问题描述
是否可以分解Spark数据框列?使用分解是指创建列中每个唯一值到相同ID的映射.
Is it possible to factorize a Spark dataframe column? With factorizing I mean creating a mapping of each unique value in the column to the same ID.
例如原始数据框:
+----------+----------------+--------------------+
| col1| col2| col3|
+----------+----------------+--------------------+
|1473490929|4060600988513370| A|
|1473492972|4060600988513370| A|
|1473509764|4060600988513370| B|
|1473513432|4060600988513370| C|
|1473513432|4060600988513370| A|
+----------+----------------+--------------------+
到分解版本:
+----------+----------------+--------------------+
| col1| col2| col3|
+----------+----------------+--------------------+
|1473490929|4060600988513370| 0|
|1473492972|4060600988513370| 0|
|1473509764|4060600988513370| 1|
|1473513432|4060600988513370| 2|
|1473513432|4060600988513370| 0|
+----------+----------------+--------------------+
在scala本身中,这相当简单,但是由于Spark在节点上分布了它的数据帧,所以我不确定如何保持与A->0, B->1, C->2
的映射.
In scala itself it would be fairly simple, but since Spark distributes it's dataframes over nodes I'm not sure how to keep a mapping from A->0, B->1, C->2
.
此外,假设数据帧非常大(千兆字节),这意味着可能无法将整列加载到单台计算机的内存中.

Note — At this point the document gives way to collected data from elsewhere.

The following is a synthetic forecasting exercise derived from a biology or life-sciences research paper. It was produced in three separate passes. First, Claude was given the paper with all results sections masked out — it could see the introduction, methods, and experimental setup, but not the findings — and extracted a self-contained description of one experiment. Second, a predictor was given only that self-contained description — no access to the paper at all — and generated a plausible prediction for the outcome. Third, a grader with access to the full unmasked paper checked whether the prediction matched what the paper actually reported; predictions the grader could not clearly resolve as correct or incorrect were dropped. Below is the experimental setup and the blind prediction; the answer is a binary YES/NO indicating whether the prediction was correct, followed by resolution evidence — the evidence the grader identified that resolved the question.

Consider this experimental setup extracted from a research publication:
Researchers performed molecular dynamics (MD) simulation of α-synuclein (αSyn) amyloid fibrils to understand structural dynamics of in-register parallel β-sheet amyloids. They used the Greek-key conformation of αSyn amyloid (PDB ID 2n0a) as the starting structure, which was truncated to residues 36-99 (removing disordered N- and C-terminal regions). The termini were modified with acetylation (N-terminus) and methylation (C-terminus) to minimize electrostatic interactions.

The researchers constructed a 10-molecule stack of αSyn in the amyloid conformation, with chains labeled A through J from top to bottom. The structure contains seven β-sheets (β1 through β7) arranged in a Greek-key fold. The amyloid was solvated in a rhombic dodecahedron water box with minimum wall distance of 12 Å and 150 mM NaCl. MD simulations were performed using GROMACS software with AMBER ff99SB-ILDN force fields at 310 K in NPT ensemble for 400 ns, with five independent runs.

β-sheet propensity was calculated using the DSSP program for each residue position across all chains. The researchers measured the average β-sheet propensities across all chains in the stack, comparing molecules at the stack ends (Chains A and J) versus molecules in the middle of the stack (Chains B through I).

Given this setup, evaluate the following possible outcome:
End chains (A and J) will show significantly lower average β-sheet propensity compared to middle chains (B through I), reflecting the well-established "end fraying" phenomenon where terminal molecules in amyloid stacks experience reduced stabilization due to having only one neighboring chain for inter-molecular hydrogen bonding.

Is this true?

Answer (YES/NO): YES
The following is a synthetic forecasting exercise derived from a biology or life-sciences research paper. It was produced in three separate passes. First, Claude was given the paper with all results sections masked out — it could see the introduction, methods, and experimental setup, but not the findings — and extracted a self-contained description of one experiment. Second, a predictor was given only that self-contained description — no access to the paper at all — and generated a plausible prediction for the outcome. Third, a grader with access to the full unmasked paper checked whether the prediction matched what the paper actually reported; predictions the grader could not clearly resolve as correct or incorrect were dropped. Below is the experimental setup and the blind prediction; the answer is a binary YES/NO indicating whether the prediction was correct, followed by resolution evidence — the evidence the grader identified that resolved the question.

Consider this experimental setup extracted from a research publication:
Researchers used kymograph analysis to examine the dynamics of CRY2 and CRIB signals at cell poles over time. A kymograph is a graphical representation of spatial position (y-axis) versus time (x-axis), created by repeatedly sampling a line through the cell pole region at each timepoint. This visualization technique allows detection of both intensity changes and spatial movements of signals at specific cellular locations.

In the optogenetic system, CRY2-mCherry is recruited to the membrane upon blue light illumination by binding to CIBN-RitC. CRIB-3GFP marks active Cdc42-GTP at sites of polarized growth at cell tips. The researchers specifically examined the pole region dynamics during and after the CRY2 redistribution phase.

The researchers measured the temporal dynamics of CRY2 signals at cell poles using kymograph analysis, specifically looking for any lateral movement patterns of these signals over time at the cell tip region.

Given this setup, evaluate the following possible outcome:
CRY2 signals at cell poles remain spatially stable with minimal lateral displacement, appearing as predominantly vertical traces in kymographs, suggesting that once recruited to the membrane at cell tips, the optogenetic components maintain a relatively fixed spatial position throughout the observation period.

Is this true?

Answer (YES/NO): NO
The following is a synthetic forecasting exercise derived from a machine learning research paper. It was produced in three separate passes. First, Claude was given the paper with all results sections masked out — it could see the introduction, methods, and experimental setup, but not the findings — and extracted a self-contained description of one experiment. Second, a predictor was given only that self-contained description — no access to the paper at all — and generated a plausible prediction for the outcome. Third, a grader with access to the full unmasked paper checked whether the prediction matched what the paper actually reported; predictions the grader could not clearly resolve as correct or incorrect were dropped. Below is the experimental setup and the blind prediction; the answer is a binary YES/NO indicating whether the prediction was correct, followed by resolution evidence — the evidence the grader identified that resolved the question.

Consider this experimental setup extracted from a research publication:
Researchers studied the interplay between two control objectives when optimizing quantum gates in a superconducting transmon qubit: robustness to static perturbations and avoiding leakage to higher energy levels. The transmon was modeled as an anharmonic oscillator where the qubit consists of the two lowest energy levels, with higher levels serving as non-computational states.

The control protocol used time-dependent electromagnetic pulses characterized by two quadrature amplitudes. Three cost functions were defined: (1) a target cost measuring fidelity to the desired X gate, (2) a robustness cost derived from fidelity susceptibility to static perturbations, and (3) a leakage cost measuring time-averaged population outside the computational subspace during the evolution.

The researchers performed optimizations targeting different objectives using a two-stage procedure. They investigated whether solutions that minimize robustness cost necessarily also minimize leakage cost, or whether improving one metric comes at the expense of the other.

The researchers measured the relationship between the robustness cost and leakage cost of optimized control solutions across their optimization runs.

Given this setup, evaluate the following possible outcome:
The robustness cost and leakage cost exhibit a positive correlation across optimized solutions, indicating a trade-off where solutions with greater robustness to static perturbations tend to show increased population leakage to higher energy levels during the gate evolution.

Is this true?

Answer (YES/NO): YES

Also, assume the dataframe is pretty big (gigabytes), which means loading one entire column into the memory of a single machine might not be possible.
能做到吗?
推荐答案
您可以使用StringIndexer
将字母编码为索引:
You can use StringIndexer
to encode letters into indices:
import org.apache.spark.ml.feature.StringIndexer
val indexer = new StringIndexer()
.setInputCol("col3")
.setOutputCol("col3Index")
val indexed = indexer.fit(df).transform(df)
indexed.show()
+----------+----------------+----+---------+
| col1| col2|col3|col3Index|
+----------+----------------+----+---------+
|1473490929|4060600988513370| A| 0.0|
|1473492972|4060600988513370| A| 0.0|
|1473509764|4060600988513370| B| 1.0|
|1473513432|4060600988513370| C| 2.0|
|1473513432|4060600988513370| A| 0.0|
+----------+----------------+----+---------+
数据:
val df = spark.createDataFrame(Seq(
(1473490929, "4060600988513370", "A"),
(1473492972, "4060600988513370", "A"),
(1473509764, "4060600988513370", "B"),
(1473513432, "4060600988513370", "C"),
(1473513432, "4060600988513370", "A"))).toDF("col1", "col2", "col3")
这篇关于分解Spark列的文章就介绍到这了,希望我们推荐的答案对大家有所帮助,也希望大家多多支持!